Obwohl viele Teilnehmende alkoholkrank sind, vertritt der ALOS Freundeskreis alle Süchte, von Cannabis- über Handy- bis hin zur Kaufsucht. Allerdings weiß der Duisburger auch, dass für viele Suchtkranke die Hürde groß ist, sich einer Selbsthilfegruppe anzuschließen. „Die Stigmatisierung ist ein großes Thema“, sagt er. „Viele schämen sich für ihre Sucht.“ Deshalb stellt er regelmäßig in Krankenhäusern seine Arbeit vor, telefoniert vorab mit den Neuen und hat eine Willkommenskultur etabliert. Jeder und jedes Mitglied bekommt beim ersten Treffen eine Tasse, auf der geschrieben steht: „Schön, dass du da bist!“

In Moers treffen sich die Frauen- und Männergruppe des ALOS Freundeskreises am vierten Donnerstag des Monats um 18.40 Uhr in der Ev. Kirchengemeinde, Schwarzer Weg 15. In Krefeld kommt die allgemeine Gruppe immer montags um 19 Uhr in der Ev. Friedenskirche, Mariannenstraße 106, zusammen.

Selbsthilfegruppe „Darmerkrankungen“

Die Diagnose Darmkrebs war für Fritz Elmer ein Schock. Und sofort wirbelten unzählige Fragen in seinem Kopf umher: Was bedeutet ein künstlicher Darmausgang? Wie lässt es sich damit leben? Glücklicherweise konnte ihm seine Tante, die zu diesem Zeitpunkt bereits seit 30 Jahren mit Stoma lebte, viele Antworten geben. „Und sie war froh, dass sie endlich mal mit jemandem darüber sprechen kann“, erinnert er sich. Eine echte Initialzündung. Denn plötzlich wurde ihm bewusst, wie wichtig der Informations-, aber auch der Gefühlsaustausch in einer solchen Situation ist.
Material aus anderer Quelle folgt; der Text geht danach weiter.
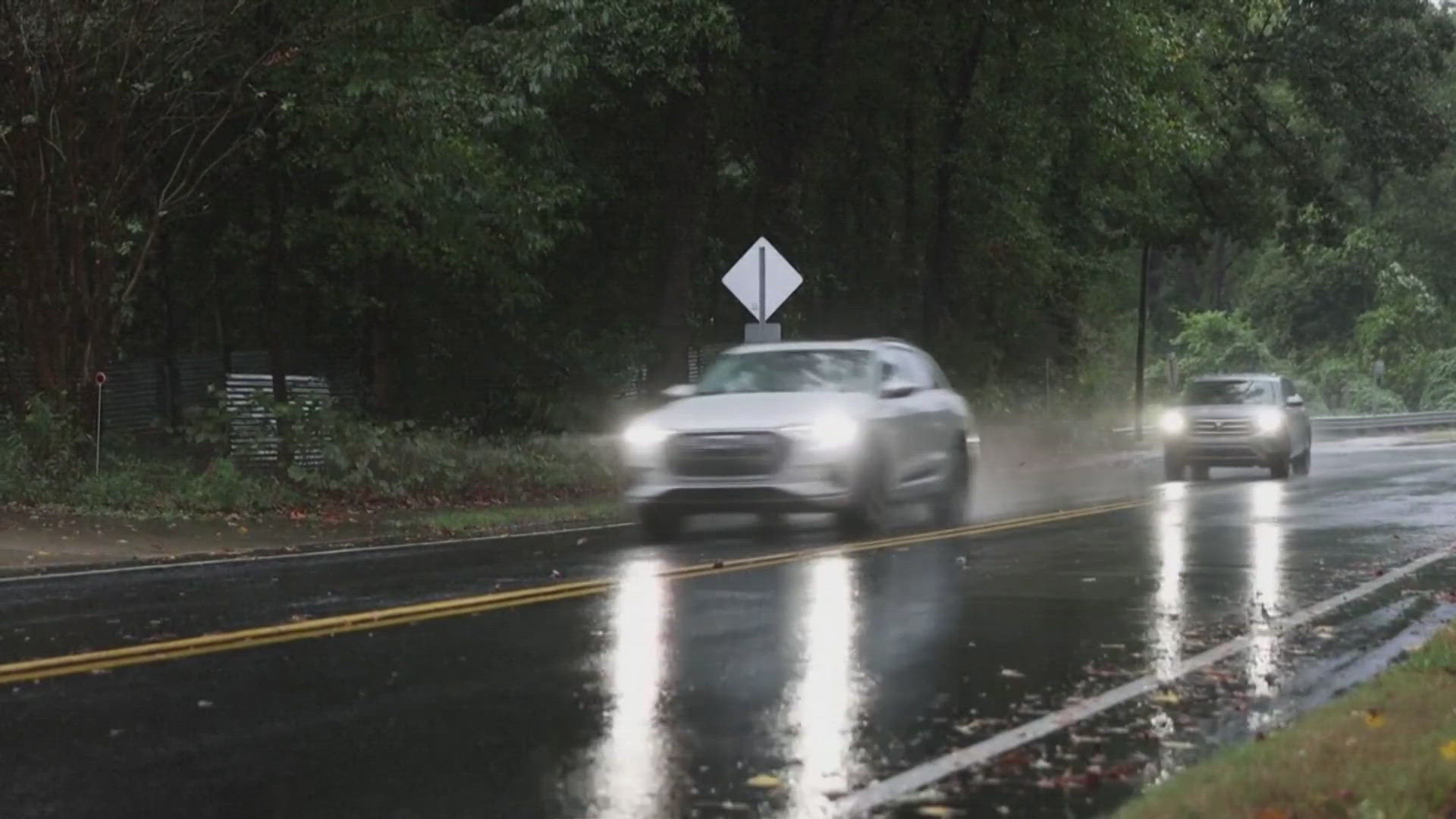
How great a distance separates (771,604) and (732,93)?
19024 mm

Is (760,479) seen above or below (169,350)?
below

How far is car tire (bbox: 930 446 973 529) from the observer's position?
19.2 m

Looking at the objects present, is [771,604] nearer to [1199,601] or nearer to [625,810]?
[1199,601]

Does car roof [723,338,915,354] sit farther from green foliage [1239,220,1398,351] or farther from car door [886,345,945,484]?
green foliage [1239,220,1398,351]

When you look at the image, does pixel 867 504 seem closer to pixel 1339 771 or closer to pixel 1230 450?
pixel 1339 771

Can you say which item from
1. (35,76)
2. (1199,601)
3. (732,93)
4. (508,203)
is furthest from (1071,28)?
(1199,601)

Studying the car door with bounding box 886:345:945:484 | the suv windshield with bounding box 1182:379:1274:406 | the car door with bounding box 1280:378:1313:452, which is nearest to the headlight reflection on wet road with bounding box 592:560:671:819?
the car door with bounding box 886:345:945:484

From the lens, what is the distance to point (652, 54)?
24547 millimetres

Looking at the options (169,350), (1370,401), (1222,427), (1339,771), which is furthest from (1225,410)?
(1370,401)

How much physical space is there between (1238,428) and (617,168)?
10950 millimetres

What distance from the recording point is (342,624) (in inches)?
417

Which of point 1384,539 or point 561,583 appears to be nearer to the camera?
point 561,583

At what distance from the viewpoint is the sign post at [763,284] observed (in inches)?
909

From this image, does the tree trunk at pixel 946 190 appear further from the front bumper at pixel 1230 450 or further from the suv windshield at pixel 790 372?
the suv windshield at pixel 790 372
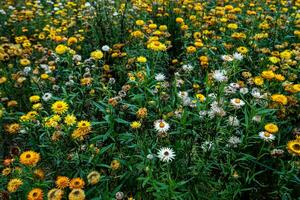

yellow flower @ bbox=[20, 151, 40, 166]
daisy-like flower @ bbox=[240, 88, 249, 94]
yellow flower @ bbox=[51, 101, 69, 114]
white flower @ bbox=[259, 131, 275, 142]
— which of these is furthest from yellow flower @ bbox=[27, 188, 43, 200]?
daisy-like flower @ bbox=[240, 88, 249, 94]

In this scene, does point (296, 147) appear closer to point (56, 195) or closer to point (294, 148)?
point (294, 148)

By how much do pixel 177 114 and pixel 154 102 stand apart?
23 cm

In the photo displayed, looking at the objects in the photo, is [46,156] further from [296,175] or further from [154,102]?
[296,175]

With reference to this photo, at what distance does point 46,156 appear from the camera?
310 cm

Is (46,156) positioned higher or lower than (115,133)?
lower

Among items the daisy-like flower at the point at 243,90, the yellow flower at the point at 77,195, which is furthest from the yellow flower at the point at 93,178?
the daisy-like flower at the point at 243,90

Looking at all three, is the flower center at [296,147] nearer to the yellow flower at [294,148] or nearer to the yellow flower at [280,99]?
the yellow flower at [294,148]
Fritz Elmer ist Regionalsprecher der ILCO am Niederrhein.
Fritz Elmer ist Regionalsprecher der ILCO am Niederrhein. © Elmer

Mittlerweile bietet er gemeinsam mit seinem Team in sieben Kliniken Besuchsdienste vor und nach den OPs an, außerdem leitet er die Selbsthilfegruppen in Dinslaken und Wesel. „Ich sehe uns als Stammtisch mit ernstem Hintergrund“, erklärt er. Klar, das Handicap ist natürlich immer wieder Thema, Fragen dazu können jederzeit gestellt werden. „Aber viel wichtiger ist es doch, gute Laune zu verbreiten und den Menschen wieder zurück in den Alltag zu holen.“ Wie das klappen kann, zeigen übrigens auch mehrere Videos der ILCO: www.ilco-niederrhein.de.

Insgesamt gibt’s acht Selbsthilfegruppen der ILCO am Niederrhein. In Wesel trifft sich die Gruppe an jedem zweiten Dienstag in den ungeraden Monaten um 18 Uhr im Restaurant „Zum Bootshaus“, Am Yachthafen 7, in Dinslaken an jedem ersten Mittwoch um 15 Uhr in der AWO Begegnungsstätte, Ulmenstraße 17.